Habillée d’une légère robe de coton, d’une tunique fleurie ou d’un large jupon, elle paresse, une fleur à la main, trempant de temps à autres ses lèvres dans sa une tasse de thé glacé.
Autour d’elle règne un joyeux désordre, un festival de couleurs et de textiles aux imprimés multiples : quilts, robes, foulards, sarongs … Que choisir pour s’amuser et se parer ? La jeune fille questionne son miroir.

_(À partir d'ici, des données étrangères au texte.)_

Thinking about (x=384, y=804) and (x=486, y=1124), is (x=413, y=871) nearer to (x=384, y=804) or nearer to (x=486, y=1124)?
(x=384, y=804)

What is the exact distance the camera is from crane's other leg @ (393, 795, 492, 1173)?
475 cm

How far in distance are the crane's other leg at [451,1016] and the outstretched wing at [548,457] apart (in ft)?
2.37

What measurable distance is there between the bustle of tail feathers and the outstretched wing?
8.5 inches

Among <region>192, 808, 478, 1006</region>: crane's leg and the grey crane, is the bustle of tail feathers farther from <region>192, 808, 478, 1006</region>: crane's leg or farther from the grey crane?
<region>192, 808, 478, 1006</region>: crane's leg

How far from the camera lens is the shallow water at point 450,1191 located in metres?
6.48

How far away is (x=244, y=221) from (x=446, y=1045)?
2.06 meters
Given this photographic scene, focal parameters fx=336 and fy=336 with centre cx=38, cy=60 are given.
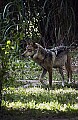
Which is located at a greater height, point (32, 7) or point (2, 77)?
point (32, 7)

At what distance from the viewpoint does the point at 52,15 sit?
4.04 meters

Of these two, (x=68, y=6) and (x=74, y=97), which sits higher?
(x=68, y=6)

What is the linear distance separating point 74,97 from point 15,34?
93.3 inches

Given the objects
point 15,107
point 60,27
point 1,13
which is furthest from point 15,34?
point 15,107

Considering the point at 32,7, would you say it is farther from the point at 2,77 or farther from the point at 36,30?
the point at 2,77

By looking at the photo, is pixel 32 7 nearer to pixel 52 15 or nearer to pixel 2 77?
pixel 52 15

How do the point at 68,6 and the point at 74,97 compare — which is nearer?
the point at 68,6

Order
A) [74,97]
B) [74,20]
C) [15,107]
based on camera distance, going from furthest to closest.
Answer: [74,97] < [15,107] < [74,20]

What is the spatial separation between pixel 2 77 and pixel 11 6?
89 centimetres

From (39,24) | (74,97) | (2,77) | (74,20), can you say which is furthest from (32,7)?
(74,97)

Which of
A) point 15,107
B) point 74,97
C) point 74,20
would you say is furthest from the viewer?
point 74,97

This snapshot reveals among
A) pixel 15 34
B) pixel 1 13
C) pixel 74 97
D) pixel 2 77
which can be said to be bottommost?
pixel 74 97

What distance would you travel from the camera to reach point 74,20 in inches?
157

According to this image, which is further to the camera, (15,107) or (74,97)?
(74,97)
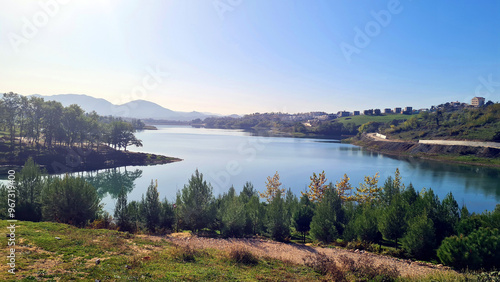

Ces motifs moghols raffinés réalisés à la main, au tampon, sur des étoffes douces et extrêmement légères la font rêver d’un pays lointain où elle n’est jamais allée.
A la faveur d’une lecture, le temps s’évanouit : la voilà transportée au bout du monde, princesse indienne aux pieds nus énivrée de musique, dansant pour son bien-aimé au rythme des ghazals.



A Mogul Summer

As soon as the summer days begin, beautiful Dihya sits outdoors, protected from the sun, in the shade of a big exquisitely decorated white umbrella.
Dressed in a light cotton dress, a flowered tunic or a wide skirt, with a flower in her hand, she lazily dips her lips in a cup of iced tea.
All around is a joyful jumble, a festival of colors and a multitude of printed fabrics: quilts, dresses, scarves, sarongs… What shall she choose to amuse herself and dress up? The young girl looks to the mirror.
The refined Mogul prints, hand-stamped on soft, extremely light fabrics, make her dream of a far away land where she’s never been.
Into her reading, time evaporates: now she’s been transported to the end of the world, a barefoot Indian princess intoxicated by music, dancing for her loved one to the rhythm of exotic romantic poems.